Section: Application Domains

Hardware Security

Cryptography is only one component of information security, but it is a crucial component. Without cryptography, it would be impossible to establish secure communications between users over insecure networks like the Internet. In particular, public-key cryptography (invented by Diffie and Hellman in 1976) enables to establish secure communications between users who have never met physically before. One can argue that companies like E-Bay or Amazon could not exist without public-key cryptography. Since 30 years the theory of cryptography has developed considerably. However cryptography is not only a theoretical science; namely at some point the cryptographic algorithms must be implemented on physical devices, such as PCs, smart cards or RFIDs. Then problems arise: in general smart cards and RFIDs have limited computing power and leak information through power consumption and electro-magnetic radiations. Similarly a PC can be exposed to various computer viruses which can leak private informations to a remote attacker. Such information leakage can be exploited by an attacker; this is called a side-channel attack. It is well known that a cryptographic algorithm which is perfectly secure in theory can be completely insecure in practice if improperly implemented.
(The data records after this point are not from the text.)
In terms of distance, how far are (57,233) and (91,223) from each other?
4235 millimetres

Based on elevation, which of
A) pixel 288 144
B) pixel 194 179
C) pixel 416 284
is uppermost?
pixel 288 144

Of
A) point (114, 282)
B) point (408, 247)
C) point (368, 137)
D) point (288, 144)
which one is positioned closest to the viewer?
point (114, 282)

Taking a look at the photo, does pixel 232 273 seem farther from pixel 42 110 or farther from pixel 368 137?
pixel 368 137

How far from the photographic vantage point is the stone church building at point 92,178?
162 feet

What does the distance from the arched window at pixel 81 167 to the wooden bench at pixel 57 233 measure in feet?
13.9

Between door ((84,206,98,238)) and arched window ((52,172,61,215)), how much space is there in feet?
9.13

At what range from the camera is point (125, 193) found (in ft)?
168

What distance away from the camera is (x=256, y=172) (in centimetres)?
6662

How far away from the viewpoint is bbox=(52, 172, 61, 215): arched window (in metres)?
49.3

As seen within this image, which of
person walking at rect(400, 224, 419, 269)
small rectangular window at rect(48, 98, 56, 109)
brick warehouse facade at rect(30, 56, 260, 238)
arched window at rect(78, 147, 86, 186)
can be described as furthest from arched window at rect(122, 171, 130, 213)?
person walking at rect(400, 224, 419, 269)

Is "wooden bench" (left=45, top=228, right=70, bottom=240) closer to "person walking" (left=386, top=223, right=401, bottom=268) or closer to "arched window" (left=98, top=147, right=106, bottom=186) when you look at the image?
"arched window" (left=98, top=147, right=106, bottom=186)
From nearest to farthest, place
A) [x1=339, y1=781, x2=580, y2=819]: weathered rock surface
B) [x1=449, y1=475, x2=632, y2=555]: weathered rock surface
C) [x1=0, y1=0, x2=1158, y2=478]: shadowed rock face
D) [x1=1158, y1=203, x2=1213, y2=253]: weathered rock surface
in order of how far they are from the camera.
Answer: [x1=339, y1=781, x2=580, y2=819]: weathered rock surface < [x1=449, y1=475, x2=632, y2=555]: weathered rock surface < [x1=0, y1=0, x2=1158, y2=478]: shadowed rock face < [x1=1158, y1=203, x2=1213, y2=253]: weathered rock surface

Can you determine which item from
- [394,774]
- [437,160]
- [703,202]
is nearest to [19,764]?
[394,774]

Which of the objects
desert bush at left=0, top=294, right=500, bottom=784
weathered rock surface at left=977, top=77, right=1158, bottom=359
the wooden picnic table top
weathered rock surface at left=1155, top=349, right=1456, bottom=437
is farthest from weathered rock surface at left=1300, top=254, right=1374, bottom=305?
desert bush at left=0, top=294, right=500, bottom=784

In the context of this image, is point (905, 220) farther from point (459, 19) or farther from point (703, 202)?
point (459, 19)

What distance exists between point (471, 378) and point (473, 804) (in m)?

In general, countermeasures against side-channel attacks are heuristic and can only make a particular implementation resist particular attacks. Instead of relying on ad-hoc security patches, a better approach consists in working in the framework of provable security. The goal is to prove that a cryptosystem does not only resist specific attacks but can resist any possible side-channel attack. As already demonstrated with cryptographic protocols, this approach has the potential to significantly increase the security level of cryptographic products. Recently the cryptography research community has developed new security models to take into account these practical implementation attacks; the most promising such model is called the leakage-resilient model.

Therefore, our goal is to define new security models that take into account any possible side-channel attack, and then to design new cryptographic schemes and countermeasures with a proven security guarantee against side-channel attacks.